When he was finally released, the only explanation was that the government had made a mistake.  Oops.

It breaks my heart. Incenses my every fiber. Shocks my soul. Seven years. You can not give a man the experience of being with his wife and watching his children grow back to him once you have stolen it. It's gone, forever.

And it makes me feel just a wee bit guilty about my ongoing pity party regarding not being able to get my husband, father of my children, back home where he belongs after just five months of trying. I'm still angry, more so than ever, but I'm also humbled somehow, in the face of just how bad it could be.

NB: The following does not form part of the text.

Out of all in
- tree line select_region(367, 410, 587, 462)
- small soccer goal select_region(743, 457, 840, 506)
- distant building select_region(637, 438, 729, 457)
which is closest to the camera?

The world is filled with broken families. To see families broken up unnecessarily, and children losing their fathers for no good reason other than the heartless churning wheels of bureaucracy, is painful.

6 comments:

Anca said...

Now I'm ashamed about my constant whining regarding the repetitiveness of child caring....

Betsy said...

Oh yes, that too. Right there with you, Anca.

MT said...

Everything is relative, isn't it?
It is tough. While I survived our first three months back in Canada as the single parent for our 3 boys, it took me a long while to recover from it once my husband came back. Kinda like that return culture shock part deux. Keep leaning on your friends and family. And internet followers ;)

mooserbeans said...

Everything is relative. The trick is to feel compassion for others, while being thankful for what you have, while allowing yourself the very human emotion of feeling frustrated by your situation (which is difficult in it's own right).

Kip said...

You go right ahead with your pity party whenever you need it. While its true that there is always someone who has it worse, it totally stinks that Ian can't be with you guys now. When the party is over you can remember to count your many blessings.

Robin said...

I agree with all of these other friends, and I think Mooserbeans said it particularly well! I had to work my way through the same thing on a much smaller scale the other day. My 3-year-old fell and busted up his face, including moving one of his front teeth a bit. I freaked a bit, imagined ongoing dental work and/or the loss of a front tooth, and succombed to a bit of unnecessary worry (meanwhile, he was forgetting the whole thing). I had to remind myself that a lost front baby tooth was not really a big deal, and then when the dentist said the next day that the tooth would probably be OK, I felt even sillier for worrying. But we do hate to see our kids suffer at all, and that's so natural.